### WHAT IS EXPECTED
Lay out these records as a two-column CSV with the headers "text" and "answer", one row per record. Put each record's text and answer in its own quoted field, with line breaks replaced by spaces.
# START OF EXERCISE INPUT
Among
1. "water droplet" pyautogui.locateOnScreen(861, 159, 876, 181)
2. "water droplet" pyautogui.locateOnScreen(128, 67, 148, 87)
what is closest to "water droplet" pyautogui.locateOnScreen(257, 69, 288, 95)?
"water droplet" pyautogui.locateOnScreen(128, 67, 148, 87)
# END OF EXERCISE INPUT
### ANSWER TO THIS PROBLEM
text,answer
"Among 1. ""water droplet"" pyautogui.locateOnScreen(861, 159, 876, 181) 2. ""water droplet"" pyautogui.locateOnScreen(128, 67, 148, 87) what is closest to ""water droplet"" pyautogui.locateOnScreen(257, 69, 288, 95)?","""water droplet"" pyautogui.locateOnScreen(128, 67, 148, 87)"